Für Gabriele und Dieter Schölzke wäre das Bett eine solche Erleichterung. Gabriele Schölzke konnte nach der Entlassung aus dem Krankenhaus gar nicht aufstehen und braucht auch jetzt die Unterstützung der Familie. "Ich kam mir vor wie ein Bittsteller", betont Dieter Schölzke. Den Sozialdienst im Krankenhaus, der sich solcher Problemfälle eigentlich annehmen soll, hat er als völlig überlastet erlebt. Seine persönliche Bilanz: "Papier ist wichtiger als Menschen."
Politikerin schaltete sich ein
Seinen erfolglosen Hürdenlauf durch die Instanzen hatte Dieter Schölzke auch in den sozialen Medien geschildert. Dort hatte die SPD-Bundestagsabgeordnete Sabine Dittmar von der Not der Münnerstädter Familie gelesen und sich mit den Schölzkes in Verbindung gesetzt. Von ihr erfuhr Dieter Schölzke, dass er und seine Mutter keineswegs Bittsteller sind, sondern Anspruch auf solche Leistungen haben. Mit Dittmars Hilfe kam die Sache endlich ins Rollen. Dafür ist er dankbar. Der medizinische Dienst hat die Pflegestufe mittlerweile anerkannt. Das Bett wurde genehmigt. Allerdings lässt sich - trotz prominenter Unterstützung - ein Pflegebett auch dann nicht von einem Tag auf den anderen organisieren. Erst nächste Woche soll es geliefert werden - sechs Wochen nach dem ersten Antrag.
Schnell und unbürokratisch
Er sei sich vorgekommen wie ein Mensch zweiter Klasse, sagt Schölzke, und: "Das kann nicht sein in Deutschland." Dieter Schölzkes Wunsch ist, dass Menschen in solchen Notfällen schnell und unbürokratisch geholfen wird, auch wenn die Pflegestufe wie bei seiner Mutter erst später festgestellt wird. Wenn nötig, müsse dazu auch das Gesetz geändert werden.Schölzke hatte seinen Fall bei der Podiumsdiskussion der Saale-Zeitung geschildert, um die Besucher auf das Thema vorzubereiten. "Das war ein Einzelfall", relativierte Dittmar. Vor allem habe der Sozialdienst des Krankenhauses versagt.
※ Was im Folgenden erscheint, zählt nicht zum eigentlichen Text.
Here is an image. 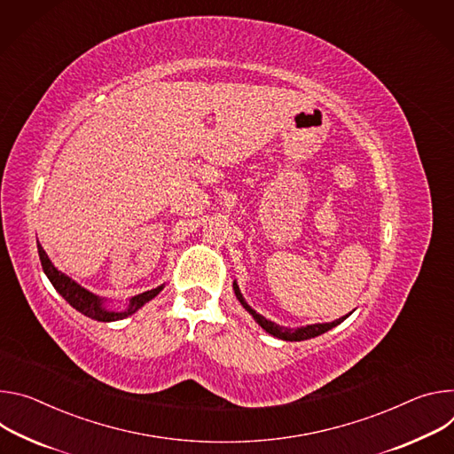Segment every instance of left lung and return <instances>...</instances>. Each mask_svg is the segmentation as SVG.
Returning a JSON list of instances; mask_svg holds the SVG:
<instances>
[{"mask_svg": "<svg viewBox=\"0 0 454 454\" xmlns=\"http://www.w3.org/2000/svg\"><path fill=\"white\" fill-rule=\"evenodd\" d=\"M232 286H234V294H236L238 301L241 303V307H243L250 316L254 317V321H256L265 332H269L270 335H274V337H278V339H283V340H307V339L317 337V335H321V333L332 330L333 326L340 325V323L351 314V312H349L348 316L339 317V319H335V321H332V323H317V325H309V326H301V328H285V326H279V325H276V323L265 319V317L260 316L254 309H250V307L247 305V301L243 299V295H241L239 286H238L236 281L232 283Z\"/></svg>", "mask_w": 454, "mask_h": 454, "instance_id": "obj_1", "label": "left lung"}]
</instances>
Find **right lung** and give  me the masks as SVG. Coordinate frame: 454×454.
Segmentation results:
<instances>
[{"label":"right lung","instance_id":"obj_1","mask_svg":"<svg viewBox=\"0 0 454 454\" xmlns=\"http://www.w3.org/2000/svg\"><path fill=\"white\" fill-rule=\"evenodd\" d=\"M37 253H39V260H41V267L46 274V278L50 279V283L54 285V288L68 301V303L81 314H84L90 319L95 321H103V323H110V321H119L124 319L131 314H135L138 309H142L147 301L153 299L155 295L160 294V290L164 288V285L151 288L147 292H142L138 295H133L129 299V305L124 312H115L105 307V297H98L95 294H91L90 290H86L84 286H81L79 283H75L72 278H68L67 274H63L61 270H58L54 267V263L50 262V258L46 256V253L43 250V247L37 243Z\"/></svg>","mask_w":454,"mask_h":454}]
</instances>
Und auf den Einwurf von Kabarettistin Lizzy Aumeier, dass die Politiker doch für bessere Bezahlung der Pflegeberufe sorgen müsse, ergänzte Dittmar: "Alle Frauenberufe sind mies bezahlt."
Weniger Beschränkungen
"Wir haben eines der besten Gesundheitssysteme der Welt", betonte dagegen die CSU-Wahlkreis-Abgeordnete Dorothee Bär. Aus ihrer Sicht wäre es trotzdem sinnvoll, das Medizinstudium für mehr Menschen zu öffnen: "Es kann auch jemand ein guter Arzt werden, wenn er ein 1,5- oder 2,0-Abitur hat." "Es kann nicht sein, dass kein Politiker zuständig ist", prangerte Manuela Rottmann (Grüne) die Zustände im Gesundheitswesen an, und: "Die Selbstverwaltung funktioniert da nicht mehr." Das habe sie in ihrer Zeit als Stadträtin in Frankfurt unmittelbar miterlebt. "Gesundheit wird immer mehr als Ware gesehen", sieht Frank Hertel (Die Linke) als Problem an. Andrea Klingen (AfD) forderte allgemein eine "würdige Pflege im Alter", für ÖDP-Frau Michaela Reinhard ist die Pflege-Misere im Kreis eine Symptom der Vernachlässigung des ländlichen Raumes, Nicolas Thoma (FDP) setzt auf finanzielle Anreize für Ärzte und Personal, denn: "Wir müssen die Anerkennung in der Gesellschaft erhöhen."
1702 Beschäftigte in Pflegeberufen arbeiten laut dem jüngsten Kreisvergleich des Statistischen Bundesamtes im Landkreis: 1171 in den 34 Pflegeheimen, 531 bei 23 ambulanten Diensten.
3836 Pflegebedürftige erhalten im Landkreis Bad Kissingen laut Statistik Leistungen aus der Pflegekasse.